** Start Dataset extract **

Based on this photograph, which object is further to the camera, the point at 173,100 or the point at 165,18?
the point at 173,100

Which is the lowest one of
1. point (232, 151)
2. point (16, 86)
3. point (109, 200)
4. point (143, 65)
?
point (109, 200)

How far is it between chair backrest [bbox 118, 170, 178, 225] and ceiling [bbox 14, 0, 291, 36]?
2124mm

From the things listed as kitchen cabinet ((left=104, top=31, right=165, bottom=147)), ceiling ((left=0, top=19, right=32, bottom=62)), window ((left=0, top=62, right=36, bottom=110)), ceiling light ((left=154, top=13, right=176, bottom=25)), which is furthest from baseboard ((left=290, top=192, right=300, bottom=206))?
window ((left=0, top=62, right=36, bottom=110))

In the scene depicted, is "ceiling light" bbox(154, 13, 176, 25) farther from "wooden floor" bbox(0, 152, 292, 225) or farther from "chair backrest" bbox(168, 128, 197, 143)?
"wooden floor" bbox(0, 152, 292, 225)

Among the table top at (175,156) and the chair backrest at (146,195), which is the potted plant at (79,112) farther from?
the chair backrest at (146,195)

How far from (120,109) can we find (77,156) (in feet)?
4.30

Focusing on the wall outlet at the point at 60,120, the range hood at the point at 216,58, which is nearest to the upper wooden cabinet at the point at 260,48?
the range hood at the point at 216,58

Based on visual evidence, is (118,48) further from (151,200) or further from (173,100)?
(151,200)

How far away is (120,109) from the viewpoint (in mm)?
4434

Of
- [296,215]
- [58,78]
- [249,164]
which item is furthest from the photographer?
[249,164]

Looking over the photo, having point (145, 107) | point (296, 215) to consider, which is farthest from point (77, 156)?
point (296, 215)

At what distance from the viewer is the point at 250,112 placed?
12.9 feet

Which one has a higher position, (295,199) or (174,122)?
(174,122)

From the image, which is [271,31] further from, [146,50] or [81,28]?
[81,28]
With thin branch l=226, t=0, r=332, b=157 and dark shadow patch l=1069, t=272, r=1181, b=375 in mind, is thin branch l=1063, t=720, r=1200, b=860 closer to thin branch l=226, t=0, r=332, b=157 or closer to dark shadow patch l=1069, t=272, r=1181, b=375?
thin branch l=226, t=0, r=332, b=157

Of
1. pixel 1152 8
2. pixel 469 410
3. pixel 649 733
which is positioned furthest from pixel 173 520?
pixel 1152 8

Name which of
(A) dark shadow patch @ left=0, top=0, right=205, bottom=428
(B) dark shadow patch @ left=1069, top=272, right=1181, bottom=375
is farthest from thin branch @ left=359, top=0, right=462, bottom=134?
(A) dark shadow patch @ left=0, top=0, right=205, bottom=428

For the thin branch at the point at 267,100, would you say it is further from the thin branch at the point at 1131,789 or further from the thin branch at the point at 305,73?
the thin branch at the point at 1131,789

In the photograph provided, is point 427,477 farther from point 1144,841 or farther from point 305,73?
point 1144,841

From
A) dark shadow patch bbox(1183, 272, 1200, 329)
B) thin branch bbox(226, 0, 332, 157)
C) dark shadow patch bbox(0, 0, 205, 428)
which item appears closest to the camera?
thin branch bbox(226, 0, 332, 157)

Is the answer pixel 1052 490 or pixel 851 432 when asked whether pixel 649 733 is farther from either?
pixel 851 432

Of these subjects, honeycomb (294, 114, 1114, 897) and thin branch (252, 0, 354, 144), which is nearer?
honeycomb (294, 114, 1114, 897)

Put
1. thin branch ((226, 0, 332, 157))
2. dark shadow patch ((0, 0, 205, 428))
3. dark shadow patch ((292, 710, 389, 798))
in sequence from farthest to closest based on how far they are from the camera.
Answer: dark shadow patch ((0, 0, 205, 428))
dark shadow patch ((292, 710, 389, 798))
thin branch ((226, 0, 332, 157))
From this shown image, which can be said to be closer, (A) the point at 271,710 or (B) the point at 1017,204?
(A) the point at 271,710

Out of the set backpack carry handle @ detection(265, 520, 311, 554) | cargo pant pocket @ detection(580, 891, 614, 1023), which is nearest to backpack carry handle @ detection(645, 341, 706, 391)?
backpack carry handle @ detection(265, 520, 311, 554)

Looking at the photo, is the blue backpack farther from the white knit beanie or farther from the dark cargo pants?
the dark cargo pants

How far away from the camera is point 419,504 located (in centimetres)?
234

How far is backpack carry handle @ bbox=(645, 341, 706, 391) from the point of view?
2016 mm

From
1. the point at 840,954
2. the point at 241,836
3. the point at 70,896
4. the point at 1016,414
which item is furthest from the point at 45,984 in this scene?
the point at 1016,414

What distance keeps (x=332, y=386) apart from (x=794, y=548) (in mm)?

** End Dataset extract **

* The task *
Repeat every line of the material exactly as given.

* Complete output *
Based on this photograph, which object is further to the camera, the point at 173,100 or the point at 165,18?
the point at 173,100

Which is the lowest one of
1. point (232, 151)
2. point (16, 86)
3. point (109, 200)
4. point (143, 65)
?
point (109, 200)

How far is it between chair backrest [bbox 118, 170, 178, 225] and ceiling [bbox 14, 0, 291, 36]?
2124mm

From the things listed as kitchen cabinet ((left=104, top=31, right=165, bottom=147)), ceiling ((left=0, top=19, right=32, bottom=62)), window ((left=0, top=62, right=36, bottom=110)), ceiling light ((left=154, top=13, right=176, bottom=25)), which is furthest from baseboard ((left=290, top=192, right=300, bottom=206))?
window ((left=0, top=62, right=36, bottom=110))

In the scene depicted, is "ceiling light" bbox(154, 13, 176, 25) farther from "wooden floor" bbox(0, 152, 292, 225) or farther from "chair backrest" bbox(168, 128, 197, 143)?
"wooden floor" bbox(0, 152, 292, 225)

Among the table top at (175,156) and the chair backrest at (146,195), which is the potted plant at (79,112) farther from?
the chair backrest at (146,195)

How far from (120,109) can we find (77,156) (in feet)?
4.30

Focusing on the wall outlet at the point at 60,120, the range hood at the point at 216,58, which is nearest to the upper wooden cabinet at the point at 260,48?
the range hood at the point at 216,58

Based on visual evidence, is (118,48) further from (151,200) or further from (173,100)?
(151,200)

How far away is (120,109) from the viewpoint (in mm)?
4434

Of
- [296,215]
- [58,78]
- [249,164]
which item is furthest from the photographer?
[249,164]

Looking over the photo, having point (145, 107) | point (296, 215) to consider, which is farthest from point (77, 156)?
point (296, 215)

At what distance from the viewer is the point at 250,112 placed?
12.9 feet

Which one has a higher position, (295,199) or (174,122)?
(174,122)

From the image, which is [271,31] further from, [146,50] or [81,28]?
[81,28]
With thin branch l=226, t=0, r=332, b=157 and dark shadow patch l=1069, t=272, r=1181, b=375 in mind, is thin branch l=1063, t=720, r=1200, b=860 closer to thin branch l=226, t=0, r=332, b=157 or closer to dark shadow patch l=1069, t=272, r=1181, b=375?
thin branch l=226, t=0, r=332, b=157

Of
1. pixel 1152 8
2. pixel 469 410
3. pixel 649 733
which is positioned furthest from pixel 173 520?
pixel 1152 8

Name which of
(A) dark shadow patch @ left=0, top=0, right=205, bottom=428
(B) dark shadow patch @ left=1069, top=272, right=1181, bottom=375
is farthest from thin branch @ left=359, top=0, right=462, bottom=134?
(A) dark shadow patch @ left=0, top=0, right=205, bottom=428

For the thin branch at the point at 267,100, would you say it is further from the thin branch at the point at 1131,789 or further from the thin branch at the point at 305,73?
the thin branch at the point at 1131,789

In the photograph provided, is point 427,477 farther from point 1144,841 or farther from point 305,73?
point 1144,841

From
A) dark shadow patch bbox(1183, 272, 1200, 329)
B) thin branch bbox(226, 0, 332, 157)
C) dark shadow patch bbox(0, 0, 205, 428)
which item appears closest to the camera?
thin branch bbox(226, 0, 332, 157)

Is the answer pixel 1052 490 or pixel 851 432 when asked whether pixel 649 733 is farther from either?
pixel 851 432

Of these subjects, honeycomb (294, 114, 1114, 897) and thin branch (252, 0, 354, 144), which is nearer?
honeycomb (294, 114, 1114, 897)

Put
1. thin branch ((226, 0, 332, 157))
2. dark shadow patch ((0, 0, 205, 428))
3. dark shadow patch ((292, 710, 389, 798))
in sequence from farthest to closest based on how far they are from the camera.
Answer: dark shadow patch ((0, 0, 205, 428))
dark shadow patch ((292, 710, 389, 798))
thin branch ((226, 0, 332, 157))
From this shown image, which can be said to be closer, (A) the point at 271,710 or (B) the point at 1017,204?
(A) the point at 271,710

Out of the set backpack carry handle @ detection(265, 520, 311, 554) | cargo pant pocket @ detection(580, 891, 614, 1023), which is nearest to backpack carry handle @ detection(645, 341, 706, 391)?
backpack carry handle @ detection(265, 520, 311, 554)

Looking at the photo, is the blue backpack farther from the white knit beanie or farther from the dark cargo pants?
the dark cargo pants

How far away from the camera is point 419,504 located (in centimetres)?
234

How far is backpack carry handle @ bbox=(645, 341, 706, 391) from the point of view?
2016 mm

From
1. the point at 840,954
2. the point at 241,836
3. the point at 70,896
4. the point at 1016,414
which item is furthest from the point at 45,984 in this scene?
the point at 1016,414

What distance keeps (x=332, y=386) apart from (x=794, y=548) (in mm)?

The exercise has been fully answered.